Горе окончательно сломило этого добродушного и крепкого человека, который лишь теперь осознал недопустимость той формы наказания, которому он подверг своего сынишку.
Колесов вырос в крестьянской семье, и в детстве его не раз порол отец за всякие мальчишеские шалости и провинности.
— У нас в деревне на это смотрели просто, — рассказывал он. — Мне и в голову не могло прийти, что на Юру это так подействует. Я ведь его без памяти любил… И Маша тогда кричала: “Не смей, Николай, оставь его!..” И даже из квартиры убежала. А я словно осатанел… И по-дурацки считал, что доброе дело делаю, что отец должен быть строгим, чтобы сына хорошо воспитать… Вот и воспитал — всех троих погубил: и его, и Машеньку, и себя!..
Теперь Колосов, чтобы поменьше бывать дома, оставался работать на вторую смену.
В коллективе чутко отнеслись к нему, и товарищи по работе старались, чтобы он не оставался один, наедине со своим горем.
Он страшно изменился за те несколько дней, которые заняло следствие по этому делу. Его широкое и доброе крестьянское лицо резко осунулось и постарело.

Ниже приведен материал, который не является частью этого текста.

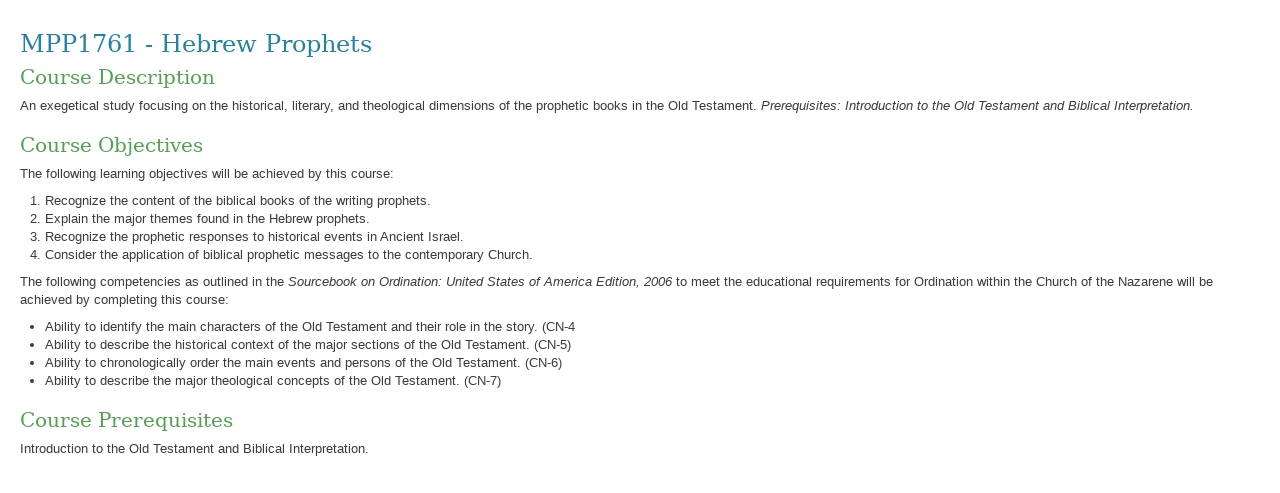

--- FILE ---
content_type: text/html; charset=UTF-8
request_url: https://nbc.edu/course/MPP1761
body_size: 1008
content:
<!DOCTYPE html>
<html lang="en">
<head>
	<meta http-equiv="content-type" content="text/html; charset=UTF-8" />
	<title>MPP1761 - Hebrew Prophets - Nazarene Bible College (Online Course)</title>
	<link rel="shortcut icon" type="image/x-icon" href="https://assets.nbc.edu/assets/img/favicon.ico">
	<meta name="viewport" content="width=device-width, initial-scale=1.0">
	<script>window.dataLayer = window.dataLayer || []; </script>

    <script async src="https://www.googletagmanager.com/gtag/js?id=G-L53M1ZC288"></script>
    <script>
        window.dataLayer = window.dataLayer || [];
        function gtag(){dataLayer.push(arguments);}
        gtag('js', new Date());

        gtag('config', 'G-L53M1ZC288');
    </script>

	<link type="text/css" rel="stylesheet" href="https://nbc.edu/core/assets/css/css.css" media="screen">
	<link type="text/css" rel="stylesheet" href="https://nbc.edu/core/assets/css/print.css" media="print">
</head>
<body style="padding:0px 20px 20px 20px;">

				<h2>MPP1761 - Hebrew Prophets</h2>
			
					<h3>Course Description</h3>
					<div><p><p>An exegetical study focusing on the historical, literary, and theological dimensions of the prophetic books in the Old Testament. <em>Prerequisites: Introduction to the Old Testament and Biblical Interpretation.</em></p></p></div>
				
					<h3>Course Objectives</h3>
					<div><p><p>The following learning objectives will be achieved by this course:</p>

<ol>
	<li>Recognize the content of the biblical books of the writing prophets.</li>
	<li>Explain the major themes found in the Hebrew prophets.</li>
	<li>Recognize the prophetic responses to historical events in Ancient Israel.</li>
	<li>Consider the application of biblical prophetic messages to the contemporary Church.</li>
</ol>

<p>The following competencies as outlined in the <em>Sourcebook on Ordination: United States of America Edition, 2006</em> to meet the educational requirements for Ordination within the Church of the Nazarene will be achieved by completing this course:</p>

<ul>
	<li>Ability to identify the main characters of the Old Testament and their role in the story. (CN-4</li>
	<li>Ability to describe the historical context of the major sections of the Old Testament. (CN-5)</li>
	<li>Ability to chronologically order the main events and persons of the Old Testament. (CN-6)</li>
	<li>Ability to describe the major theological concepts of the Old Testament. (CN-7)</li>
</ul></p></div>
				
					<h3>Course Prerequisites</h3>
					<div><p><p>Introduction to the Old Testament and Biblical Interpretation.</p></p></div>
				</body>
</html>

--- FILE ---
content_type: text/css
request_url: https://nbc.edu/core/assets/css/print.css
body_size: 1110
content:
*, body, dd, dl, dt, html, div, ol, ul, li, h1, h2, h3, h4, h5, h6, img, a, td, th, input, textarea {
	margin: 0px;  padding: 0px;  font-family: arial, sans-serif; font-size:13px; float:none;
}

img {
	border:none;
}
.sidebar,
.header,
.footer,
#accessibility,
.pages,
#header,
footer {
	display:none;
}

h1 {
	font-size:16pt;
}

h2 {
	font-size:12pt;
	border-top:1px solid #444;
	border-bottom:1px solid #ccc;
	padding:6px 0px;
	margin-top:20px;
	margin-bottom:10px;
}

h3 {
	font-size:11pt;
	padding:6px 0px;
	margin-bottom:10px;
}

h4 {
	font-size:11pt;
	padding:6px 0px;
	margin-bottom:10px;
}

h5 {
	font-size:10pt;
	padding:6px 0px;
	margin-bottom:10px;
}

h6 {
	font-size:10pt;
	padding:6px 0px;
	margin-bottom:10px;
}

p {
	font-size:9pt;
	line-height:13pt;
	margin:6px 0px;
}

.printinfo {
	margin-bottom:10px;
	border-bottom:1px solid #000;
	padding-bottom:10px;
}

.printinfo span {
	float:right;
}

a, a:hover, a:link, a:visited, a:active {
	color:#1b66ff;
}

.minitabs {
	margin:10px 0px;
	height:18pt;
}

.minitabs li {
	border-right:1px solid #ccc;
	margin-right:2px;
	padding-right:2px;
	float:left;
}

dt {
	font-weight:bold;
}


.location {
	margin:10px 0px;
	height:18pt;
	padding-bottom:10px;
	border-bottom:1px solid #ccc;
}

.location li {
	float:left;
	margin-right:3px;
	list-style:none;
	margin-left:0px;
}

li {
	list-style:square;
	margin-left:20px;
}

.courses {
	width:100%;
}
.course .td1 {
	width:20%;
}
.course .td2 {
	width:60%;
}
.course .td3 {
	width:20%;
}
.courses td {
	padding:3px 10px 3px 0px;
}

th {
	text-align:left;
}

#shareit-box {
	display:none;
}

.pull-right {
	float:right;
}
.pull-left {
	float:left;
}

.img.pull-right {
	margin:0px 0px 20px 20px;
}

.img.pull-left {
	margin:0px 20px 20px 0px;
}
.clearfix:after {
	clear:both;
}
.clearfix:before, .clearfix:after {
	display: table;
	content: "";
	line-height: 0;
}
.clearfix:after {
	clear: both;
}
.nav,
.breadcrumb,
.btn,
.minibox {
	display: none;
}
.hidden-print {
	display: none;
}
ul.link-list li {
	list-style: none;
}
table {
	width: 100%;
	max-width: 100%;
	background-color: transparent;
	border-collapse: collapse;
	border-spacing: 0;
}
table thead th {
	background: url(../img/site/site-ripped-section.jpg) left top repeat transparent;
}
table tr td.media {
	width:20px;
}
table tr td.date {
	width:45px;
}
table tr td.w {
	width:90px;
}
table tr td.n {
	width:240px;
}
table tbody>tr:nth-child(odd):hover>td, table tbody>tr:nth-child(even):hover>td, table tbody>tr:first-child:hover>td, table tbody>tr:last-child:hover>td {
	background-color: #f0f7fe;
}
table th, table td {
	padding: 3px 5px;
	line-height: 18px;
	text-align: left;
	vertical-align: top;
	border: 1px solid #efefef;
}
.date-block {
	width:40px;
}
.date-block span {
	text-align:center;
}
.date-top {
	display:block;
	color:#000;
	font-weight:bold;
}
.date-bottom {
	display:block;
	color:#000;
	line-height:16px;
	font-size:12px;
	border:1px solid #ccc;
}
p.strong {
	font-size: 16px;
	line-height: 18px;
	font-weight: normal;
	font-family: Constantia,'Lucida Bright',Lucidabright,'Lucida Serif',Lucida,'DejaVu Serif','Bitstream Vera Serif','Liberation Serif',Georgia,serif;
}
div[class*='span'] {
	clear: both;
}
div.box {
	clear: none;
	float: left;
}
div.box span {
	display: none;
}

Изменилась даже его походка — теперь он ходил как-то неуверенно, как бы не очень твёрдо владея ногами и заметно сутулясь. Иногда он вдруг останавливался на полуслове, о чём-то задумавшись и уставившись каким-то отсутствующим взглядом вдаль. Потом, вздрогнув, тихо спрашивал:
— Так вот, о чём у нас был разговор? Извините, у меня что-то с головой… Я ведь все эти дни заснуть не могу…
Очень изменилась и Мария Петровна. Маленькая, ладная, большеглазая женщина, только вступившая в четвёртый десяток, она ещё совсем недавно была вполне счастлива в своей семейной жизни. Теперь всё это рухнуло. Она знала, как нежно любил своего мальчика Николай Сергеевич, и с чисто женской чуткостью понимала всё, что творится теперь в его душе, но была бессильна помочь ему, тем более что сама считала его во всём виновным и подсознательно не могла ему этого простить.
И вот теперь, сжигаемая безутешным горем, так яростно осуждая в глубине души и в то же время так трепетно жалея мужа, Мария Петровна как бы металась между этими противоречивыми чувствами, как между двух огней, ни один из которых не мог погасить другой…
Мне с Осиповым удалось постепенно внушить ей, что Николай Сергеевич слишком наказан случившимся, чтобы упрекать его в этом, и что теперь от её поведения многое зависит. Она с этим согласилась.
— Да, конечно, о чём говорить, — тихо говорила она. — Юрочку не вернёшь, а жить надо. Николай так убивается, что мне за него страшно, как бы он с собой чего не сделал… Я уж постараюсь, но только никак не могу ему в глаза посмотреть — вдруг догадается, что у меня на душе… Вчера утром мы с ним на кладбище встретились… Я цветы на могилку принесла, гляжу — он сидит… прямо с ночной смены туда пришёл. И весь в слезах. Увидел меня, пуще заплакал и говорит: “Никогда ты меня, Машенька, не простишь!.. И сам я себя тоже никогда не прощу!..”
Однажды вечером мы сидели с Николаем Филипповичем Осиповым на Тверском бульваре, отдыхая после работы и, как всегда в эти дни, говорили о семье Колесовых. Николай Филиппович мне тогда сказал:
— Очень я люблю нашу работу, но самое страшное в ней это то, что слишком много человеческого горя приходится видеть. Знаешь, иногда мне кажется, что рано или поздно это можно будет прочесть на моём лице… Как часто люди сами повинны в своих страданиях, и как трудно научить их правильно жить!..
Он замолчал. Было уже довольно поздно, но фонари ещё не горели и вечерняя свежесть ходила волнами по аллеям бульвара, довольно пустынного в этот час.
Неожиданно из боковой аллеи донёсся женский плач. Мы оглянулись и увидели молодую женщину, рыдавшую на груди у мужчины, растерянно гладившего её по голове.